(Verilen kayıtlar):
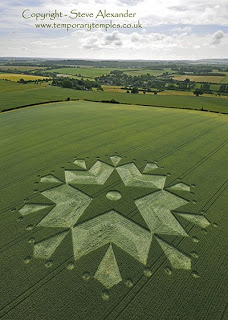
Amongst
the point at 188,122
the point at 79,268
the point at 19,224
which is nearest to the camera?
the point at 79,268

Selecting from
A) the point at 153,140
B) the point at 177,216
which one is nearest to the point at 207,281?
the point at 177,216

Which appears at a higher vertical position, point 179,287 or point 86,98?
point 86,98

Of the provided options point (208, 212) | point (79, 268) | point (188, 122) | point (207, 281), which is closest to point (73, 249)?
point (79, 268)

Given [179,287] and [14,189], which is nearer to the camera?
[179,287]

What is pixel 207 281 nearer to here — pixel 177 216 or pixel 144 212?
pixel 177 216

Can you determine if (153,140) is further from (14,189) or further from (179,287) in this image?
(179,287)

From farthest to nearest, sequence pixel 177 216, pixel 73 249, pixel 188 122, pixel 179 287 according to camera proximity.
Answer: pixel 188 122 < pixel 177 216 < pixel 73 249 < pixel 179 287
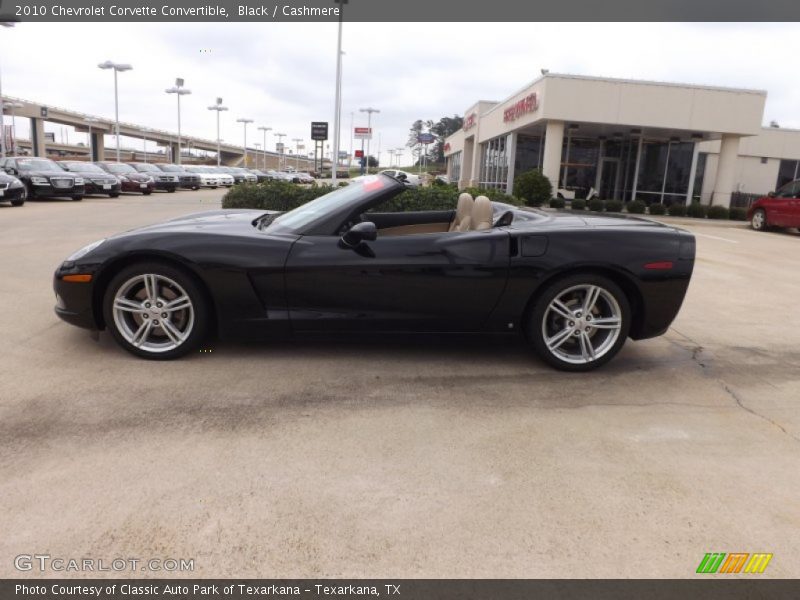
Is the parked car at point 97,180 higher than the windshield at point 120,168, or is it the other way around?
the windshield at point 120,168

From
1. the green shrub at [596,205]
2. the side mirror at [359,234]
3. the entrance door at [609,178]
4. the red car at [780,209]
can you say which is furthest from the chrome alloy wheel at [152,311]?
the entrance door at [609,178]

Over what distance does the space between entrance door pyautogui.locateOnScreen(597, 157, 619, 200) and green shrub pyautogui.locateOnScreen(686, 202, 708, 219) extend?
4.48 m

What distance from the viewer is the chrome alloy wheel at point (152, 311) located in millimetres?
4039

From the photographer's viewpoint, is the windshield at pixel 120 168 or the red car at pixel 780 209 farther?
the windshield at pixel 120 168

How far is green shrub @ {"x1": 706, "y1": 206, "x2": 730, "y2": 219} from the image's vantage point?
23.7m

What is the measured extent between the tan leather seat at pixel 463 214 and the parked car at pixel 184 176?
30.4 metres

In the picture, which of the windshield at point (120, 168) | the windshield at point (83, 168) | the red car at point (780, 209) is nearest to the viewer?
the red car at point (780, 209)

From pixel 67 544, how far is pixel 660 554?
216cm

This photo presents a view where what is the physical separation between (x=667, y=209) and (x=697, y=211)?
109cm

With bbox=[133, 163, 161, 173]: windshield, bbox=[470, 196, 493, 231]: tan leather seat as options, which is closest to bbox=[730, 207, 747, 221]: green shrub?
bbox=[470, 196, 493, 231]: tan leather seat

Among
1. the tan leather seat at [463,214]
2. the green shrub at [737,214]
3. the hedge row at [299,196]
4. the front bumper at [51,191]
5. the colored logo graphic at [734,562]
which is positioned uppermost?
the tan leather seat at [463,214]

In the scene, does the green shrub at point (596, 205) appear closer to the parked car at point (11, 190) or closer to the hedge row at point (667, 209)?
the hedge row at point (667, 209)

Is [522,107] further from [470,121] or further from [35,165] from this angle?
[35,165]

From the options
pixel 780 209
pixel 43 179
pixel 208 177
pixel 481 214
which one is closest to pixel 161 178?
pixel 208 177
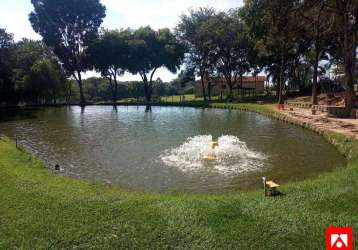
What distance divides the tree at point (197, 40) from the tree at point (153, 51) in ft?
4.54

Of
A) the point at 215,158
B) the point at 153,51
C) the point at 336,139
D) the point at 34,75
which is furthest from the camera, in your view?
the point at 153,51

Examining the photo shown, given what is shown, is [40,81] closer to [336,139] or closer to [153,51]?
[153,51]

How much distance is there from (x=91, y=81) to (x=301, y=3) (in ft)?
217

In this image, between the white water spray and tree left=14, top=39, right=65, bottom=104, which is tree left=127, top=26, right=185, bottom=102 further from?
the white water spray

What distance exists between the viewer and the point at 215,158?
12367 mm

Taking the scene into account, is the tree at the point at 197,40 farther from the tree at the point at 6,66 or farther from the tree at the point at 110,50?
the tree at the point at 6,66

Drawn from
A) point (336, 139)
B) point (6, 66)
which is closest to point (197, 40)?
point (6, 66)

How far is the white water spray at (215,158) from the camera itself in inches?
436

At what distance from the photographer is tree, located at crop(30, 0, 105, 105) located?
1940 inches

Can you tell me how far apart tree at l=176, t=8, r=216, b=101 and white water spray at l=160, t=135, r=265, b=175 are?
1501 inches

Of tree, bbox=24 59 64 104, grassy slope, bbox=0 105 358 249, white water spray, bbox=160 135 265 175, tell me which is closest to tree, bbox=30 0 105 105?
tree, bbox=24 59 64 104

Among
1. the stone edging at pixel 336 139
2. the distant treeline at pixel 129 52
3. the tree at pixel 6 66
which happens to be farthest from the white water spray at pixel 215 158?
the tree at pixel 6 66

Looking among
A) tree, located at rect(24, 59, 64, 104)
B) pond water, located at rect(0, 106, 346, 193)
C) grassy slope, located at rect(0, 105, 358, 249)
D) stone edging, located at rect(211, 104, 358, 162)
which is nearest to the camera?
grassy slope, located at rect(0, 105, 358, 249)

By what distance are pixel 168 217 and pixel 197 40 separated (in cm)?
4709
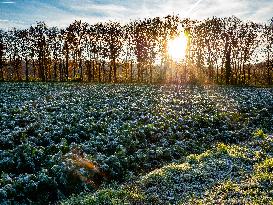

(Yazılı talep):
Yukarıdaki kayıtların tamamındaki satırları, her satır ayrı bir dize olacak biçimde bir JSON listesine aktar. Boş satırları ve resim satırlarını listeye alma.

(Görevin çözümü):
[
  "Amongst",
  "the point at 188,122",
  "the point at 79,268",
  "the point at 19,224",
  "which is nearest to the camera?",
  "the point at 79,268",
  "Selecting from",
  "A) the point at 153,140",
  "B) the point at 177,216",
  "which one is nearest to the point at 207,281?",
  "the point at 177,216",
  "Which appears at a higher vertical position, point 179,287 or point 86,98?",
  "point 86,98",
  "Of the provided options point (208, 212) | point (79, 268) | point (188, 122) | point (207, 281), which is closest to point (73, 249)?",
  "point (79, 268)",
  "Given [179,287] and [14,189], which is nearer to the camera?",
  "[179,287]",
  "What is pixel 207 281 nearer to here — pixel 177 216 or pixel 144 212?",
  "pixel 177 216",
  "Can you determine if (153,140) is further from (14,189) or further from (179,287) in this image?",
  "(179,287)",
  "From farthest to nearest, sequence pixel 177 216, pixel 73 249, pixel 188 122, pixel 179 287 according to camera proximity.",
  "Answer: pixel 188 122 < pixel 177 216 < pixel 73 249 < pixel 179 287",
  "Is the parked car at point 97,180 higher than the windshield at point 120,168, or is it the other way around?",
  "the windshield at point 120,168",
  "From",
  "1. the green shrub at [596,205]",
  "2. the side mirror at [359,234]",
  "3. the entrance door at [609,178]",
  "4. the red car at [780,209]",
  "can you say which is furthest from the chrome alloy wheel at [152,311]?",
  "the entrance door at [609,178]",
  "Over what distance does the space between entrance door pyautogui.locateOnScreen(597, 157, 619, 200) and green shrub pyautogui.locateOnScreen(686, 202, 708, 219) extend?",
  "4.48 m",
  "What distance from the viewer is the chrome alloy wheel at point (152, 311) located in millimetres?",
  "4039",
  "From the photographer's viewpoint, is the windshield at pixel 120 168 or the red car at pixel 780 209 farther?",
  "the windshield at pixel 120 168",
  "How far is green shrub @ {\"x1\": 706, \"y1\": 206, \"x2\": 730, \"y2\": 219} from the image's vantage point?",
  "23.7m",
  "What is the measured extent between the tan leather seat at pixel 463 214 and the parked car at pixel 184 176?",
  "30.4 metres",
  "In the picture, which of the windshield at point (120, 168) | the windshield at point (83, 168) | the red car at point (780, 209) is nearest to the viewer?",
  "the red car at point (780, 209)",
  "From pixel 67 544, how far is pixel 660 554?",
  "216cm",
  "This photo presents a view where what is the physical separation between (x=667, y=209) and (x=697, y=211)?",
  "109cm",
  "With bbox=[133, 163, 161, 173]: windshield, bbox=[470, 196, 493, 231]: tan leather seat as options, which is closest to bbox=[730, 207, 747, 221]: green shrub?",
  "bbox=[470, 196, 493, 231]: tan leather seat",
  "Among",
  "1. the tan leather seat at [463,214]",
  "2. the green shrub at [737,214]",
  "3. the hedge row at [299,196]",
  "4. the front bumper at [51,191]",
  "5. the colored logo graphic at [734,562]",
  "which is positioned uppermost?",
  "the tan leather seat at [463,214]",
  "In the scene, does the green shrub at point (596, 205) appear closer to the parked car at point (11, 190) or closer to the hedge row at point (667, 209)?",
  "the hedge row at point (667, 209)",
  "Is [522,107] further from [470,121] or further from [35,165] from this angle?",
  "[35,165]",
  "From the options",
  "pixel 780 209",
  "pixel 43 179",
  "pixel 208 177",
  "pixel 481 214",
  "which one is closest to pixel 161 178?",
  "pixel 208 177",
  "What distance divides the tree at point (197, 40) from the tree at point (153, 51) in ft?",
  "4.54",
  "Of",
  "A) the point at 215,158",
  "B) the point at 153,51",
  "C) the point at 336,139",
  "D) the point at 34,75",
  "which is furthest from the camera, in your view?",
  "the point at 153,51",
  "Examining the photo shown, given what is shown, is [40,81] closer to [336,139] or closer to [153,51]?",
  "[153,51]",
  "How much distance is there from (x=91, y=81) to (x=301, y=3) (in ft)?",
  "217",
  "In this image, between the white water spray and tree left=14, top=39, right=65, bottom=104, which is tree left=127, top=26, right=185, bottom=102 further from?",
  "the white water spray",
  "What distance exists between the viewer and the point at 215,158?",
  "12367 mm",
  "Taking the scene into account, is the tree at the point at 197,40 farther from the tree at the point at 6,66 or farther from the tree at the point at 110,50?",
  "the tree at the point at 6,66",
  "Drawn from",
  "A) point (336, 139)",
  "B) point (6, 66)",
  "which is closest to point (197, 40)?",
  "point (6, 66)",
  "How far is the white water spray at (215,158) from the camera itself in inches?",
  "436",
  "At what distance from the photographer is tree, located at crop(30, 0, 105, 105) located?",
  "1940 inches",
  "Can you tell me how far apart tree at l=176, t=8, r=216, b=101 and white water spray at l=160, t=135, r=265, b=175 are?",
  "1501 inches",
  "Of tree, bbox=24 59 64 104, grassy slope, bbox=0 105 358 249, white water spray, bbox=160 135 265 175, tell me which is closest to tree, bbox=30 0 105 105?",
  "tree, bbox=24 59 64 104",
  "Among",
  "1. the stone edging at pixel 336 139",
  "2. the distant treeline at pixel 129 52",
  "3. the tree at pixel 6 66",
  "which happens to be farthest from the white water spray at pixel 215 158?",
  "the tree at pixel 6 66",
  "Looking among",
  "A) tree, located at rect(24, 59, 64, 104)",
  "B) pond water, located at rect(0, 106, 346, 193)",
  "C) grassy slope, located at rect(0, 105, 358, 249)",
  "D) stone edging, located at rect(211, 104, 358, 162)",
  "which is nearest to the camera?",
  "grassy slope, located at rect(0, 105, 358, 249)",
  "By what distance are pixel 168 217 and pixel 197 40 separated (in cm)?",
  "4709"
]